Now researchers from the Economist Intelligence Unit (EIU)  have predicted an “increased frequency of extreme weather events” that will worsen the ongoing global food crisis.

These include a worsening of the severe droughts and heatwaves that are “contributing to rising prices of some foodstuffs”.

Drought in the Horn of Africa has already placed more than 20 million people in that region at risk of starvation [Image credit: UNICEF]

“The world could face a prolonged period of crop shortages and skyrocketing prices,” states the EIU report, “raising the risk of food insecurity (or even famine).”
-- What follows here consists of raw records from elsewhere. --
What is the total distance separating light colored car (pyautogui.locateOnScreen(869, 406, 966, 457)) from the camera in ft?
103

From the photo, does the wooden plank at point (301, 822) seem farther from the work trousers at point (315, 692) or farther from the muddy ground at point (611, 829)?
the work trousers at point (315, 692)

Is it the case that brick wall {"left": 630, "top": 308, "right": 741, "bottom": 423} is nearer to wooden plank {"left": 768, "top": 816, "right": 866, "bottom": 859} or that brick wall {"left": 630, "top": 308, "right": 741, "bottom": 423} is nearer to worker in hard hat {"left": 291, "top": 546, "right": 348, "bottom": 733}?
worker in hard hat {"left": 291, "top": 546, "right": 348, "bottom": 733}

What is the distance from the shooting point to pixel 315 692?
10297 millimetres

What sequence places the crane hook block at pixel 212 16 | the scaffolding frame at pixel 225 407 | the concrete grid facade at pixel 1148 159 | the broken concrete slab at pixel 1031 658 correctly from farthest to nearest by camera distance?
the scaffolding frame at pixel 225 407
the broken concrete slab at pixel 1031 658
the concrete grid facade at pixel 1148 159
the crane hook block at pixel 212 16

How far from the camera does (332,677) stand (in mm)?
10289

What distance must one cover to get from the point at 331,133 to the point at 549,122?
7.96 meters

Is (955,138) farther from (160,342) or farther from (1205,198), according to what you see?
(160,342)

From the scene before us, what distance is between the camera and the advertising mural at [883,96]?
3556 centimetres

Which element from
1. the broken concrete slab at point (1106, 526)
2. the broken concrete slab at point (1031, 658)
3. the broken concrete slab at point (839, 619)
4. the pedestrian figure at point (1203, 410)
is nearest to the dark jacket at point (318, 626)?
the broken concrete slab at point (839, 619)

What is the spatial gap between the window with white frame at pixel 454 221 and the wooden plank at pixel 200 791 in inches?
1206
Researchers also believe that extreme weather events and natural disasters can lead to an increase in disease, another of the four main factors that contribute to food insecurity and famine.

“Increases in temperature and rainfall,” according to one recent study, “have expanded the range of mosquitoes and contributed to outbreaks of dengue fever, chikungunya and malaria. At the same time, heatwaves draw more people to water-related activities, leading to a rise in cases of waterborne illnesses, such as gastroenteritis.”

Illness can prevent people working in agriculture; widespread disease can lead to lockdowns or quarantine measures that disrupt food cultivation and shipping; and some conditions prevent the body from absorbing the full nutritional value of what little food is eaten.

The Bible calls us to do what we can to help alleviate the suffering of all, especially of our Christian family. This is the calling we must honour, and all the more if the global food crisis continues to worsen.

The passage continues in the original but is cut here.